News Security

Gaming and Attack surfaces: what you need to know

By Nikhil Taneja, Vice President & Managing Director – India , SAARC , Middle East & GSI at Radware

Gaming is a hot, profitable industry – now more than ever, since the pandemic has driven people to consume more streaming content. It’s why botters, manipulators and cybercriminals will go above and beyond to disrupt online gaming services and impact the multiplayer experience. 

Normally, DDoS attacks inflict damage by impacting service availability. However, in gaming there is another unique value to DDoS: it is being used to create an unfair advantage to one or more players by slowing down others and kicking out competitors from gaming rooms. The entire gaming arena could be DDoS attacked from different surfaces, leaving players frustrated and potentially leading to a severe impact on the brand reputation.

In recent months, we have witnessed more and more UDP, in-session, low volume floods targeting the online gaming industry, which even led a number of famous online tournaments to be canceled or postponed.

There are 3 attack surfaces that can take your game offline:

Gaming Server Surface

Similar to every resource on the internet, gaming servers are also bound to bandwidth and hardware resource limitation. As powerful as it may be, once attacked, the game infrastructure can be saturated as any other network/CPU-operated environment. The gaming server is the pivotal connection between the user and the gaming company/platform and hence, it must always be available, always online.

No matter if it resides in the public cloud or legacy data center, companies must protect their gaming servers against DDoS and other compromising attacks and ensure their constant high-availability and to provide the best user experience. 

Gaming Lobby Surface

Such a unique, multi-layered architecture can cause a real headache for a security team. Lobby room protection, over UDP or TCP, can be hard to monitor and even harder to detect attacks because in most cases, they are low volume, resource exhausting attacks that won’t ring any alarm bells.

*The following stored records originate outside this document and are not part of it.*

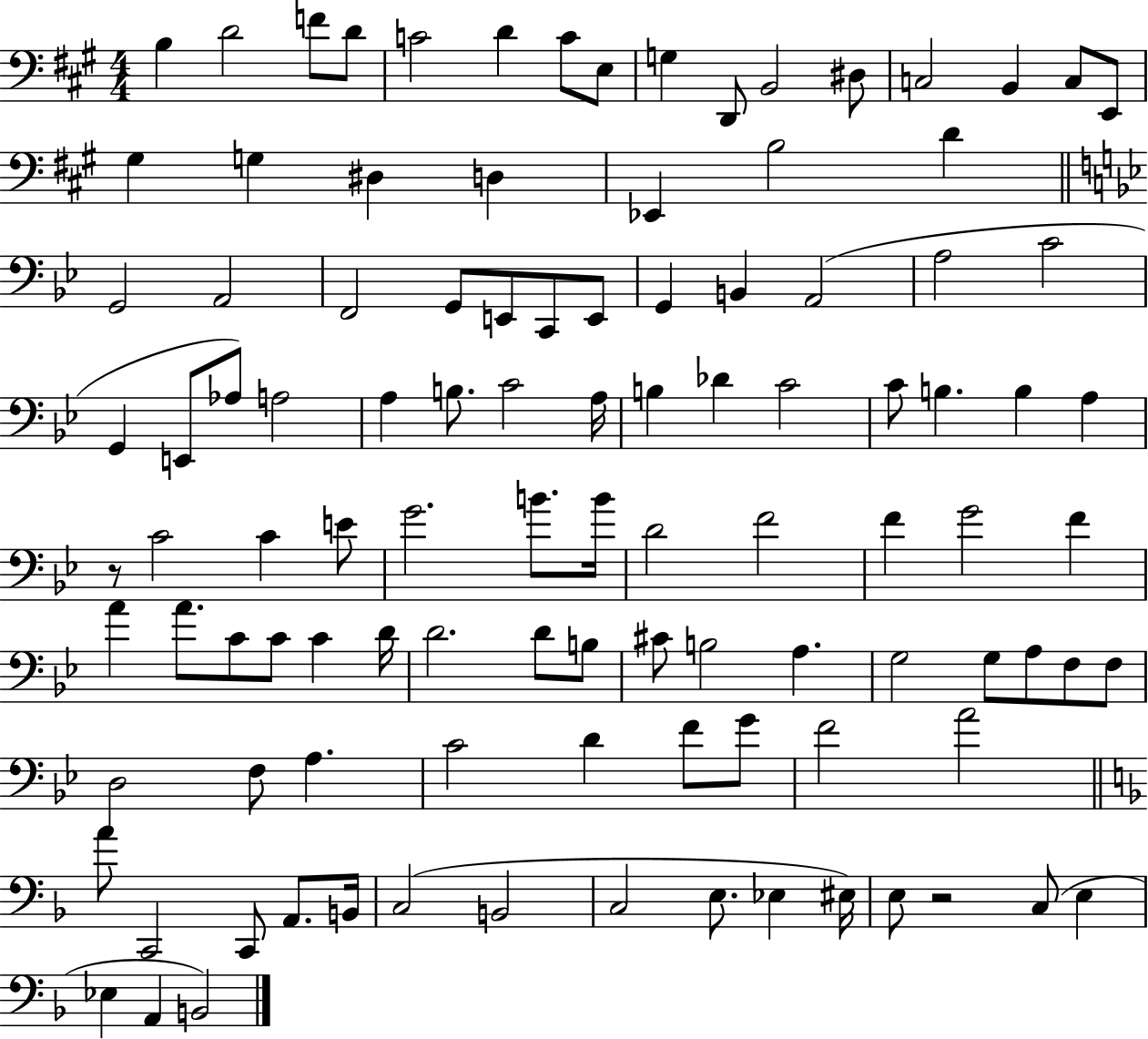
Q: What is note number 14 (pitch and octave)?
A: B2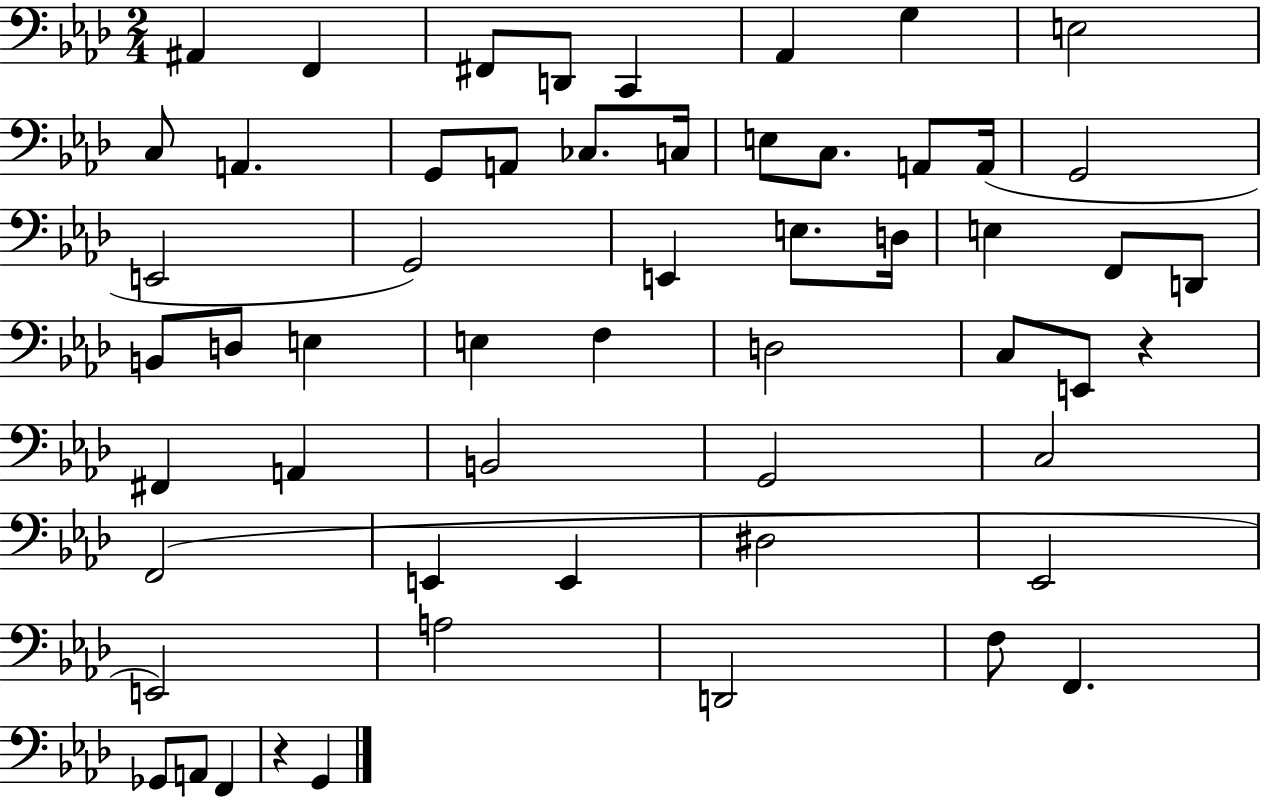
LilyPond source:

{
  \clef bass
  \numericTimeSignature
  \time 2/4
  \key aes \major
  \repeat volta 2 { ais,4 f,4 | fis,8 d,8 c,4 | aes,4 g4 | e2 | \break c8 a,4. | g,8 a,8 ces8. c16 | e8 c8. a,8 a,16( | g,2 | \break e,2 | g,2) | e,4 e8. d16 | e4 f,8 d,8 | \break b,8 d8 e4 | e4 f4 | d2 | c8 e,8 r4 | \break fis,4 a,4 | b,2 | g,2 | c2 | \break f,2( | e,4 e,4 | dis2 | ees,2 | \break e,2) | a2 | d,2 | f8 f,4. | \break ges,8 a,8 f,4 | r4 g,4 | } \bar "|."
}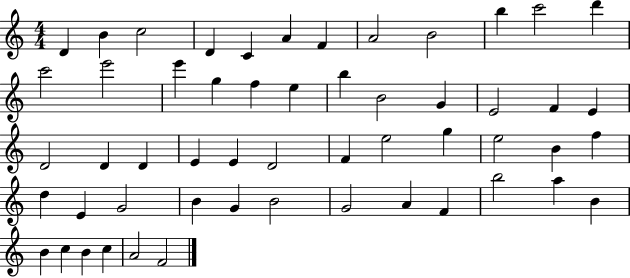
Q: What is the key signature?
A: C major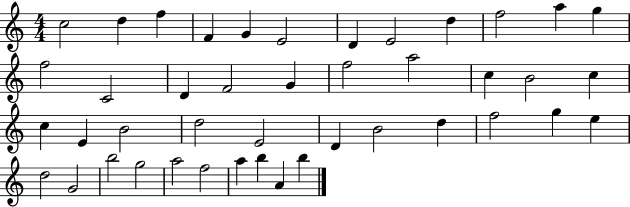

In addition, the authentication and initial login are, in most cases, encrypted. In general, encrypting the game authentication stream is mandatory in order to maintain data confidentiality and integrity. However, this also poses a problem as middle boxes are blind to the data stream. This inability to process the actual data might cause false positive or false negative detection where the server’s DDoS protection is based on traffic volume only.

On the other hand, decrypting all traffic might result in higher latency, negatively impacting the user experience in multi-player games. Since the SSL/TLS problem is a big issue, many times security teams are left with a big problem that keeps them from doing their job properly.

Companies need to monitor the regular usage of their lobby room, whether encrypted or not,  focusing on the number of legitimate requests and their source IPs, so they can identify abnormal activities and

In-Game Surface

Protecting the in-game session is a hard skill to master. Security teams need to continually learn the normal distribution of UDP packets in the session itself in order to identify and block attacks, which makes the in-game attack surface lucrative for manipulators and hackers.

As UDP is all about speed, learning the normal distribution of online games can be an almost impossible task to perform manually. Gaming companies need to know to look for this in-session DDoS attack that can cause a game to crash or manipulate the integrity of the game itself. There is nothing players hate more than an unfair advantage that makes them lose the game and getting a network DDoS warning message.

Recommendations to protect  your titles

Gaming companies are exposed in three dimensions and must stay on a constant alert and monitor each one of them  for each of their titles. Security teams need to be able to identify attacks automatically, whether encrypted or not, when they start and have the right solution to block the attack while allowing legitimate users to play the game with no added latency. When working manually or with rate limiting technologies, security teams need to choose between impacting the user experience and overlooking the potential threats.